[Intel-xe] [PATCH v3] drm/xe: Fix pagefault and access counter worker functions

Fri Nov 3 19:21:21 UTC 2023

On 11/3/2023 7:58 AM, Summers, Stuart wrote:
> On Thu, 2023-11-02 at 18:43 -0700, Brian Welty wrote:
>> When processing G2H messages for pagefault or access counters, we
>> queue a
>> work item and call queue_work(). This fails if the worker thread is
>> already
>> queued to run.
>> The expectation is that the worker function will do more than process
>> a
>> single item and return. It needs to either process all pending items
>> or
>> requeue itself if items are pending.
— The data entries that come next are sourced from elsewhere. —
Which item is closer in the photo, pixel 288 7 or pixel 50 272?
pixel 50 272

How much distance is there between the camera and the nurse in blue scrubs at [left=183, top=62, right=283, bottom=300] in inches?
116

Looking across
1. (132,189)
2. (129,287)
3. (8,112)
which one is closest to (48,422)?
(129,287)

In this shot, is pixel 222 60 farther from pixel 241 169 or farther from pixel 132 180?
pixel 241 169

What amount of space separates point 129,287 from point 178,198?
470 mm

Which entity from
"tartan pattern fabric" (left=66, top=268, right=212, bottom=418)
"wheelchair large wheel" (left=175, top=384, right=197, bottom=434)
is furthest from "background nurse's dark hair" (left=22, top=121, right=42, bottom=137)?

But requeuing will add latency
>> and
>> potential context switch can occur.
>>
>> We don't want to add unnecessary latency and so the worker should
>> process
>> as many faults as it can within a reasonable duration of time.
>> We also do not want to hog the cpu core, so here we execute in a loop
>> and requeue if still running after more than 20 ms.
>> This seems reasonable framework and easy to tune this further if
>> needed.
>>
>> This resolves issues seen with several igt at xe_exec_fault_mode
>> subtests
>> where the GPU will hang when KMD ignores a pending pagefault.
>>
>> v2: requeue the worker instead of having an internal processing loop.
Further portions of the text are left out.